Mulher de 58 anos diagnosticada com artrite reumatóide seropositiva, erosiva e nodular (AR) com altos títulos de factor reumatóide durante 15 anos. Ela tinha recebido tratamento prévio com diferentes medicamentos modificadores de doenças (DMARD): hidroxicloroquina, sulfasalazina, ciclosporina e leflunomida, que foram retirados devido à sua ineficácia. Seguiu tratamento de fundo com metotrexato 25mg/semanal/sc, prednisona 5-10mg/dia variável e infliximab 5mg/kg/IV/8 semanas com controlo aceitável da doença nos últimos 2 anos com baixa actividade sem atingir a remissão completa.

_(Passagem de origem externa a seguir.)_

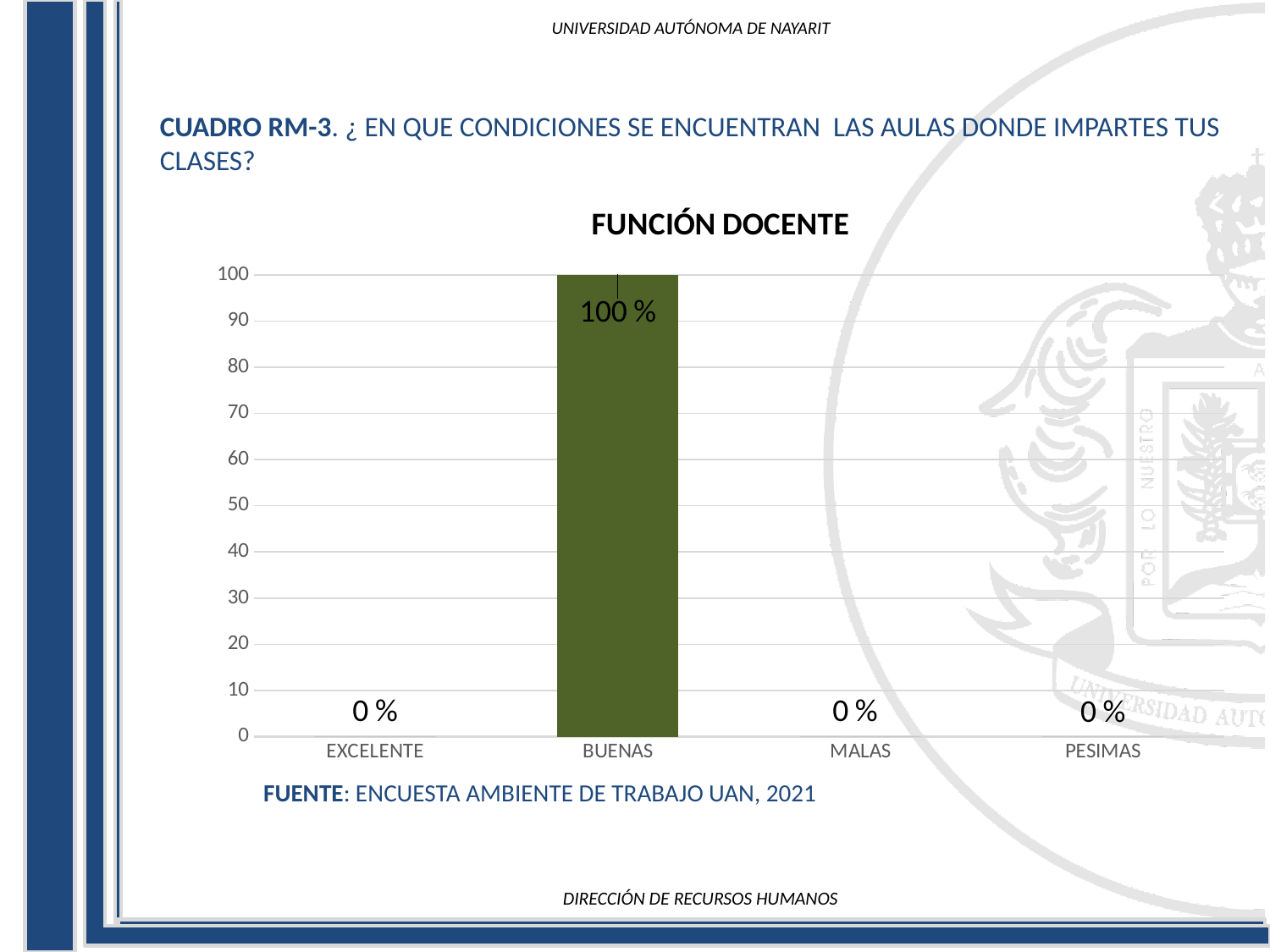
What is the value for EXCELENTE? 0 % Is the value for BUENAS greater or less than 50? greater Which category has the highest value? BUENAS What is the value for BUENAS? 100 % What is the difference between the values for BUENAS and MALAS? 100 % What is the value for PESIMAS? 0 % What is the value for MALAS? 0 % What kind of chart is shown? bar chart What is the highest value shown on the y axis? 100 Which is larger, the value for BUENAS or the value for EXCELENTE? BUENAS What is the title of the chart? FUNCIÓN DOCENTE How many categories are shown on the x axis? 4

Desenvolveu artrite séptica do tornozelo direito com cultura de líquido sinovial positiva para Staphylococcus aureus. O infliximab foi retirado e o tratamento foi iniciado com antibioterapia intravenosa.
Após 3 meses ela consultou por olho vermelho, dor periorbital intensa e fotofobia. O paciente apresentava um infiltrado da córnea periférica superior em forma de lua crescente com desbaste estromal extremo associado à esclerose. A cultura da raspagem da córnea foi negativa. Por suspeita de QUP grave, o tratamento foi iniciado com prednisona 1mg/kg/dia por via oral sem resposta. Foram prescritos megadoses de metilprednisolona 1g/IV/3 dias. Além disso, a ressecção cirúrgica do tecido conjuntival adjacente ao adesivo QUP e cianoacrilato foi realizada para evitar a perfuração ocular. O paciente reagiu mal ao tratamento, com dores persistentes, esclerites e infiltração da córnea. Como não houve um controlo óptimo da sua doença subjacente, decidimos iniciar uma infusão de rituximab 1g/i.v. com duas infusões com 15 dias de intervalo. Três semanas após o início do tratamento, houve uma melhoria clínica significativa, com um leucoma da córnea inactivo sem esclerose. Ela está actualmente a ser tratada com i.v. rituximab num horário de AR de 8 em 8 meses com bom controlo clínico.